▶ WHAT THE TASK ASKS
Reproduce every one of the records below verbatim, leaving each character unchanged.

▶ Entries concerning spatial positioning
----

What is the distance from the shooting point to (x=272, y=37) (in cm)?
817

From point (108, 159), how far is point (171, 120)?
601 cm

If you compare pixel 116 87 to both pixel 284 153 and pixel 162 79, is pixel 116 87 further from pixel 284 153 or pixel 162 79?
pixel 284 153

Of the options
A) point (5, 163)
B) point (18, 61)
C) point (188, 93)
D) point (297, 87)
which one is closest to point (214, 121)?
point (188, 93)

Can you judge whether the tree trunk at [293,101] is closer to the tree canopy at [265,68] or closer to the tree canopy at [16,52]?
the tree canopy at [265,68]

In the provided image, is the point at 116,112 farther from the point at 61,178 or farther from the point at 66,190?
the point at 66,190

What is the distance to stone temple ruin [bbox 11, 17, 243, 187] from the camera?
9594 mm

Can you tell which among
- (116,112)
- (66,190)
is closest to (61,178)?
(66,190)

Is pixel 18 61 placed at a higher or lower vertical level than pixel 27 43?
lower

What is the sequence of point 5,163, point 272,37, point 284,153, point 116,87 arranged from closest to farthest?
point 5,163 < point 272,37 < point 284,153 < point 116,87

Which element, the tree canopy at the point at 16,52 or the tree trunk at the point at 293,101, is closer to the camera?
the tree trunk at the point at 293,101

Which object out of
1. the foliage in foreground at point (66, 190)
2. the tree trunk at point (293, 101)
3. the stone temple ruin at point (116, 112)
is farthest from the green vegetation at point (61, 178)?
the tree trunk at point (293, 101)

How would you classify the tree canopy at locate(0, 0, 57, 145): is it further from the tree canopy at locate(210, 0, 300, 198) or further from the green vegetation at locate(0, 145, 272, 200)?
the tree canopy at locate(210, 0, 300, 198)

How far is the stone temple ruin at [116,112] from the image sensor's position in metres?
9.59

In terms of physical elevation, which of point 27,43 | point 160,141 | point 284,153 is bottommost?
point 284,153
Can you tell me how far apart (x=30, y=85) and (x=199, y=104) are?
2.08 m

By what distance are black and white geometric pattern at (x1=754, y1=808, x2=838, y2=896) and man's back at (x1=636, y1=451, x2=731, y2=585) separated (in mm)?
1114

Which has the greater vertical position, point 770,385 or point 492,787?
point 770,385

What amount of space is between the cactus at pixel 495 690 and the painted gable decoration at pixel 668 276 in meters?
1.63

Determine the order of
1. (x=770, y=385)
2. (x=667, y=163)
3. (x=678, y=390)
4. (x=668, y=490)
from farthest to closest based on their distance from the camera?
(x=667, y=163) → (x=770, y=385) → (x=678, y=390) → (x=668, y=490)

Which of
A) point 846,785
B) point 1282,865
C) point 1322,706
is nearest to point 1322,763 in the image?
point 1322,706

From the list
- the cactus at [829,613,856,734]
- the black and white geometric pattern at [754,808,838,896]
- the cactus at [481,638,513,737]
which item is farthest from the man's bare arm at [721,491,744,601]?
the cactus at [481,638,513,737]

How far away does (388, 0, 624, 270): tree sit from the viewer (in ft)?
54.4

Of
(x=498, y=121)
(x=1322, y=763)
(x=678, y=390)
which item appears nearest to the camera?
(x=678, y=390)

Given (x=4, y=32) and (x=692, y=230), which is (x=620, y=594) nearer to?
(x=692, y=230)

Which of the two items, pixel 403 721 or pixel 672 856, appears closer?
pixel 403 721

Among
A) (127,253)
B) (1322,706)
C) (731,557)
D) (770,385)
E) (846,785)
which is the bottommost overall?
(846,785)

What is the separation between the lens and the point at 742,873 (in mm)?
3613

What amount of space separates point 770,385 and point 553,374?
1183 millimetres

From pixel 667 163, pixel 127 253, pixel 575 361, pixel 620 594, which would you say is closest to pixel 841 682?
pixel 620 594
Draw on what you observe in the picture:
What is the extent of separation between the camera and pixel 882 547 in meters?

----

▶ SOLVED PROBLEM
What is the distance from the shooting point to (x=272, y=37) (in cm)?
817

From point (108, 159), how far is point (171, 120)?
601 cm

If you compare pixel 116 87 to both pixel 284 153 and pixel 162 79, is pixel 116 87 further from pixel 284 153 or pixel 162 79?
pixel 284 153

Of the options
A) point (5, 163)
B) point (18, 61)
C) point (188, 93)
D) point (297, 87)
which one is closest to point (214, 121)?
point (188, 93)

Can you judge whether the tree trunk at [293,101] is closer to the tree canopy at [265,68] or closer to the tree canopy at [16,52]?
the tree canopy at [265,68]

In the provided image, is the point at 116,112 farther from the point at 61,178 or farther from the point at 66,190?
the point at 66,190

What is the distance to stone temple ruin [bbox 11, 17, 243, 187] from the camera?
9594 mm

Can you tell which among
- (116,112)
- (66,190)
is closest to (61,178)?
(66,190)

Is pixel 18 61 placed at a higher or lower vertical level than pixel 27 43?
lower

What is the sequence of point 5,163, point 272,37, point 284,153, point 116,87 arranged from closest to farthest?
point 5,163 < point 272,37 < point 284,153 < point 116,87

Which element, the tree canopy at the point at 16,52 or the tree trunk at the point at 293,101, is closer to the camera?
the tree trunk at the point at 293,101

Which object out of
1. the foliage in foreground at point (66, 190)
2. the tree trunk at point (293, 101)
3. the stone temple ruin at point (116, 112)
is farthest from the green vegetation at point (61, 178)?
the tree trunk at point (293, 101)

How would you classify the tree canopy at locate(0, 0, 57, 145): is it further from the tree canopy at locate(210, 0, 300, 198) or further from the green vegetation at locate(0, 145, 272, 200)?
the tree canopy at locate(210, 0, 300, 198)

How far is the stone temple ruin at [116,112] from the image sensor's position in metres?
9.59

In terms of physical elevation, which of point 27,43 | point 160,141 | point 284,153 is bottommost?
point 284,153
Can you tell me how far apart (x=30, y=85) and (x=199, y=104) are?
2.08 m

By what distance are black and white geometric pattern at (x1=754, y1=808, x2=838, y2=896) and man's back at (x1=636, y1=451, x2=731, y2=585) separated (in mm)?
1114

Which has the greater vertical position, point 770,385 or point 492,787?
point 770,385

What amount of space is between the cactus at pixel 495 690 and the painted gable decoration at pixel 668 276 in meters?
1.63

Determine the order of
1. (x=770, y=385)
2. (x=667, y=163)
3. (x=678, y=390)
4. (x=668, y=490)
from farthest to closest based on their distance from the camera?
(x=667, y=163) → (x=770, y=385) → (x=678, y=390) → (x=668, y=490)

Which of
A) point 846,785
B) point 1282,865
C) point 1322,706
is nearest to point 1322,763 in the image?
point 1322,706

From the list
- the cactus at [829,613,856,734]
- the black and white geometric pattern at [754,808,838,896]
- the cactus at [481,638,513,737]
which item is farthest from the man's bare arm at [721,491,744,601]?
the cactus at [481,638,513,737]

How far away does (388, 0, 624, 270): tree sit from the viewer (in ft)?
54.4

Of
(x=498, y=121)
(x=1322, y=763)
(x=678, y=390)
which item appears nearest to the camera?
(x=678, y=390)

Given (x=4, y=32) and (x=692, y=230), which is (x=620, y=594) nearer to?
(x=692, y=230)

Which of the two items, pixel 403 721 or pixel 672 856, appears closer?
pixel 403 721

Among
A) (127,253)
B) (1322,706)
C) (731,557)
D) (770,385)
E) (846,785)
which is the bottommost overall?
(846,785)

What is the separation between the lens and the point at 742,873 (in mm)?
3613

What amount of space separates point 770,385 and point 553,374?
1183 millimetres

From pixel 667 163, pixel 127 253, pixel 575 361, pixel 620 594, which would you say is closest to pixel 841 682?
pixel 620 594
Draw on what you observe in the picture:
What is the extent of separation between the camera and pixel 882 547 in meters?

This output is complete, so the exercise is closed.